Download or read book My Jamaican Experience written by Wilberforce Reid and published by AuthorHouse. This book was released on 2014-11-20 with total page 267 pages. Available in PDF, EPUB and Kindle. Book excerpt: The fairest land ever eyes beheld . . . the mountains touch the sky. This is what Christopher Columbus wrote in his log when he landed on the north coast of Jamaica on May 5, 1494. This statement has been affirmed over the years, resulting in up to two million tourists visiting Jamaica each year.

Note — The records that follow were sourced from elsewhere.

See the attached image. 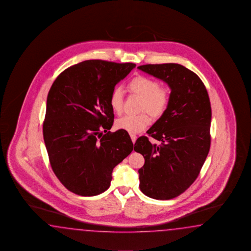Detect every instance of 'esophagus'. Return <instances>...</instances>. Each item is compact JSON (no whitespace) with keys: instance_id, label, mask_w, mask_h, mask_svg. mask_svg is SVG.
I'll list each match as a JSON object with an SVG mask.
<instances>
[{"instance_id":"obj_1","label":"esophagus","mask_w":251,"mask_h":251,"mask_svg":"<svg viewBox=\"0 0 251 251\" xmlns=\"http://www.w3.org/2000/svg\"><path fill=\"white\" fill-rule=\"evenodd\" d=\"M130 139L132 140V142L135 143L136 142V139H137V136L135 134H130Z\"/></svg>"}]
</instances>
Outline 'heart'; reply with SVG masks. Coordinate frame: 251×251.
<instances>
[{
	"instance_id": "1",
	"label": "heart",
	"mask_w": 251,
	"mask_h": 251,
	"mask_svg": "<svg viewBox=\"0 0 251 251\" xmlns=\"http://www.w3.org/2000/svg\"><path fill=\"white\" fill-rule=\"evenodd\" d=\"M129 90L143 99L141 110L151 112L153 116H160L167 110L170 94L167 86H159L154 79L139 75L134 77L128 84ZM109 102L112 111L120 113L123 111V90L120 86L113 88L109 97ZM151 123V118L148 113L138 115H125L118 119L116 126L120 129L129 133L142 132Z\"/></svg>"
}]
</instances>
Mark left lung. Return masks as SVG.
Returning <instances> with one entry per match:
<instances>
[{
	"instance_id": "1",
	"label": "left lung",
	"mask_w": 251,
	"mask_h": 251,
	"mask_svg": "<svg viewBox=\"0 0 251 251\" xmlns=\"http://www.w3.org/2000/svg\"><path fill=\"white\" fill-rule=\"evenodd\" d=\"M139 70L158 78L171 90L167 110L134 151L145 158L139 170V188L156 200L183 194L197 178L211 146L212 109L205 85L195 73L179 64L143 65Z\"/></svg>"
}]
</instances>
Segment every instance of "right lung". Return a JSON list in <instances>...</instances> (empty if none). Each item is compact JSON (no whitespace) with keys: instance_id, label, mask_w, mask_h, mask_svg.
Masks as SVG:
<instances>
[{"instance_id":"add662e5","label":"right lung","mask_w":251,"mask_h":251,"mask_svg":"<svg viewBox=\"0 0 251 251\" xmlns=\"http://www.w3.org/2000/svg\"><path fill=\"white\" fill-rule=\"evenodd\" d=\"M135 67L85 60L64 70L51 86L43 123L45 145L53 172L74 194L103 193L111 185L113 168L133 151L126 130L109 131L114 119L109 97Z\"/></svg>"}]
</instances>
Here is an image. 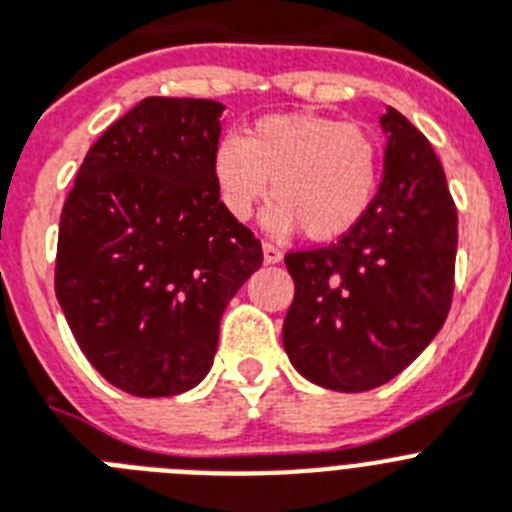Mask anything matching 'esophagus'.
<instances>
[{
	"label": "esophagus",
	"mask_w": 512,
	"mask_h": 512,
	"mask_svg": "<svg viewBox=\"0 0 512 512\" xmlns=\"http://www.w3.org/2000/svg\"><path fill=\"white\" fill-rule=\"evenodd\" d=\"M263 257H265V263H268V265H276V263H281V260H283V252L276 247V244L265 242L263 244Z\"/></svg>",
	"instance_id": "esophagus-1"
}]
</instances>
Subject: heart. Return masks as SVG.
Masks as SVG:
<instances>
[{
  "mask_svg": "<svg viewBox=\"0 0 512 512\" xmlns=\"http://www.w3.org/2000/svg\"><path fill=\"white\" fill-rule=\"evenodd\" d=\"M223 208L247 221L270 195L268 229H302L330 242L362 221L380 182V148L356 124L322 114L257 119L244 140L223 137L213 153Z\"/></svg>",
  "mask_w": 512,
  "mask_h": 512,
  "instance_id": "b5f03b06",
  "label": "heart"
}]
</instances>
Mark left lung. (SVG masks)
Returning <instances> with one entry per match:
<instances>
[{
	"instance_id": "left-lung-1",
	"label": "left lung",
	"mask_w": 512,
	"mask_h": 512,
	"mask_svg": "<svg viewBox=\"0 0 512 512\" xmlns=\"http://www.w3.org/2000/svg\"><path fill=\"white\" fill-rule=\"evenodd\" d=\"M385 174L354 229L286 255L283 349L322 388L364 393L409 367L453 302L458 213L440 158L401 111L380 119Z\"/></svg>"
}]
</instances>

Since then, Jamaica has gone on to become a record producer of sugar, banana, and bauxite (aluminum ore). Jamaica was the first country in the Western Hemisphere to have a postal system, a piped domestic water system, and a golf course. In the nineteen sixties and early seventies, Jamaica had one of the highest growth rates among the developing countries. Jamaica won more Olympic track-and-field medals, as a ratio of its population, than any other country in the world, and only the United States has a larger aggregate. In spite of this early sterling performance, Jamaica has been through a turbulent political uprising and is still trying to navigate through a crippling economic malaise. In the nineteen seventies and early eighties, Jamaica was ground zero for the Cold War between the United States and the Soviet Union. The author will take you through the good old days of the natural simplicity of growing up in rural Jamaica. He will recount the past and present great achievements that have been accredited to Jamaica. You will also visit with him the days of wrath when Jamaica was the staging ground for the proxy war between the Soviet/Cuban axis versus the United States Central Intelligence Agency (CIA).